Na prática, isso significa que diversos departamentos federais vão suspender parte de suas atividades até que haja consenso no Congresso. Apenas serviços considerados essenciais, como saúde, segurança e controle aéreo, seguirão funcionando normalmente.
De acordo com o Escritório de Orçamento do Congresso (CBO), cerca de 750 mil servidores podem ser afastados temporariamente por dia, o que gera um custo de aproximadamente US$ 400 milhões diários em compensações.
O Departamento de Estado informou que manterá menos da metade de seus contratados, mas seguirá emitindo passaportes e vistos. Já a Receita Federal americana (IRS) garantiu que seus mais de 74 mil funcionários continuarão em atividade.
O setor aéreo também pode sofrer. Companhias alertam para possíveis atrasos e cancelamentos de voos, já que sindicatos de controladores e agentes de segurança pressionam o Congresso para encerrar a paralisação.
O principal impasse está nas exigências dos democratas, que querem ampliar subsídios do programa Obamacare e evitar cortes no Medicaid. Do outro lado, republicanos tentam barrar esses gastos extras.

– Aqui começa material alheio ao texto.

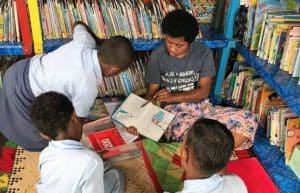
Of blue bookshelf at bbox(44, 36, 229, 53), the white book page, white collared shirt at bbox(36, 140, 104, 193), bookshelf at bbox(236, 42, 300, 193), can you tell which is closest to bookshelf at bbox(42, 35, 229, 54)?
blue bookshelf at bbox(44, 36, 229, 53)

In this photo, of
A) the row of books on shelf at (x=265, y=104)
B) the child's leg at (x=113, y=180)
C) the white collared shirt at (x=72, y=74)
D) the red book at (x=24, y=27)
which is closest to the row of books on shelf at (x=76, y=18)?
the red book at (x=24, y=27)

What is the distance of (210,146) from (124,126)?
0.94m

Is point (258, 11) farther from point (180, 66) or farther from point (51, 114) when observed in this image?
point (51, 114)

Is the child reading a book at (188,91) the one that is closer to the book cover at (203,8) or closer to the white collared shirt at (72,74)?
the book cover at (203,8)

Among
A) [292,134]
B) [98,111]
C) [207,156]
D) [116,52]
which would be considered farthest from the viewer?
[98,111]

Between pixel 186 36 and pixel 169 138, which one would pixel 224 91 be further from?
pixel 186 36

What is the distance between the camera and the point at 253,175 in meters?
2.17

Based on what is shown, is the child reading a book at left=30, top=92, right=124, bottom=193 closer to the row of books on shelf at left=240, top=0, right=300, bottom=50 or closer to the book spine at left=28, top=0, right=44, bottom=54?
the book spine at left=28, top=0, right=44, bottom=54

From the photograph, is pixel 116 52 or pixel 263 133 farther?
pixel 263 133

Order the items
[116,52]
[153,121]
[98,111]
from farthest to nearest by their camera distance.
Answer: [98,111], [153,121], [116,52]

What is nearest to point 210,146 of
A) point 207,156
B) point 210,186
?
point 207,156

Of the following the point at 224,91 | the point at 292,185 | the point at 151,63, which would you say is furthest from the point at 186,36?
the point at 292,185

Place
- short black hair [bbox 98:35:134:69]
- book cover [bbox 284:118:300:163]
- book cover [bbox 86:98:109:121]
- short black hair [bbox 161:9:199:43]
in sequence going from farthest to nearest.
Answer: book cover [bbox 86:98:109:121] < book cover [bbox 284:118:300:163] < short black hair [bbox 161:9:199:43] < short black hair [bbox 98:35:134:69]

Essa não é a primeira vez que os EUA enfrentam a situação. No início do governo Trump, um shutdown de 35 dias paralisou o país e provocou prejuízo de US$ 3 bilhões ao PIB americano.
Além dos efeitos diretos sobre os serviços públicos, a economia também deve ser afetada. O Departamento de Trabalho anunciou que não vai divulgar, nesta semana, o tradicional relatório mensal de empregos de setembro, considerado essencial para avaliar a saúde econômica do país.
Sem esses dados, o Federal Reserve terá ainda mais incertezas para definir os próximos passos da política de juros. Mercados financeiros já começaram a reagir com instabilidade nas bolsas e no câmbio mundial.